Second, I believe in God for reason’s sake. People may claim that belief in God is irrational, but I have found quite the opposite to be true. C.S. Lewis does a far better job of explaining why this is than I could ever do, but here are a few of the reasons that I believe there must be a God.

As good place as any to begin this discussion would have to be man’s innate longing for God. Anyone who is at all familiar with history can see that civilizations across the globe, even ones isolated from those in the western world, have gods. From the Egyptians to the Sioux Indians, primitive peoples have always had gods, and I believe that that points to an inherent longing for God.

In fact, the very people who reject the existence of any God or gods still believe in something higher than themselves. They believe in reason. They place their faith in reason and they postulate that it is good. But how could it have any significance, how could it be worth bothering with, if there is ultimately no meaning in the universe, if there is no created purpose for our existence?

To reject God requires one to reject reason, purpose, meaning, and even beauty. All that remains is the physical world and a bunch of blobs made out of cells made out of molecules made out of atoms that are running around eating each other. The priest would be no more holy than the rapist or the dog, and there would be no standard by which anything could be judged. Without a standard, the world becomes a relativistic, irrational, arational mess. A form of skepticism so critical of everything that it cannot even claim to know any truth, even its own – and if it were to claim that, it would be self defeating – becomes the rule.

Even the most adamant of materialists could not claim materialism to be good or true. They could say that wealth and pleasure make them happy, but happiness would mean nothing and factual statements would hold no weight. There would ultimately be no reason for existence outside of one’s own feeling that one should live, but even that would be devoid of meaning.

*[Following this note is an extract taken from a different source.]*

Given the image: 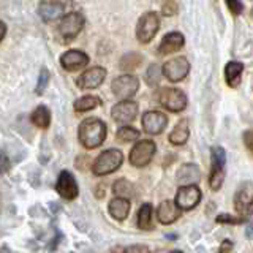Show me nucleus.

Either we live in a God created world, as men have a natural inclination to believe, or else we live in a chemical stew that is devoid of any purpose. Belief in either world requires faith. To believe in a God-made world requires faith in a God, a God who is the embodiment of reason, but to believe in an atheistic world requires faith in everything. It requires faith that there is no God, that science is right, and that the natural inclinations of men are wrong, even though the world would have no purpose and thus the only standard for anything would be those very inclinations. It therefore requires faith in the irrational.

I also believe in God because I believe that Jesus was God come in the flesh. Eyewitness accounts and the historical documentation of Jesus are irrefutable. Jesus is real, and he did crazy things while he was on earth. Either he was a madman who possessed technology far superior to our own that allowed him to perform superhuman acts, or he was the son of God.

I look around and I see a beautiful world, order and meaning, a design, and a place where inexplicable things occur. I cannot believe that it all happened by chance or that it all came from nothing. This world was built with a plan in mind, and we can tell when things are going according to that plan. We also have an innate understanding of how things should be, which can only be explained through the existence of an intercessor. That is why I believe in God. That is why I am proud to call myself a Christ follower.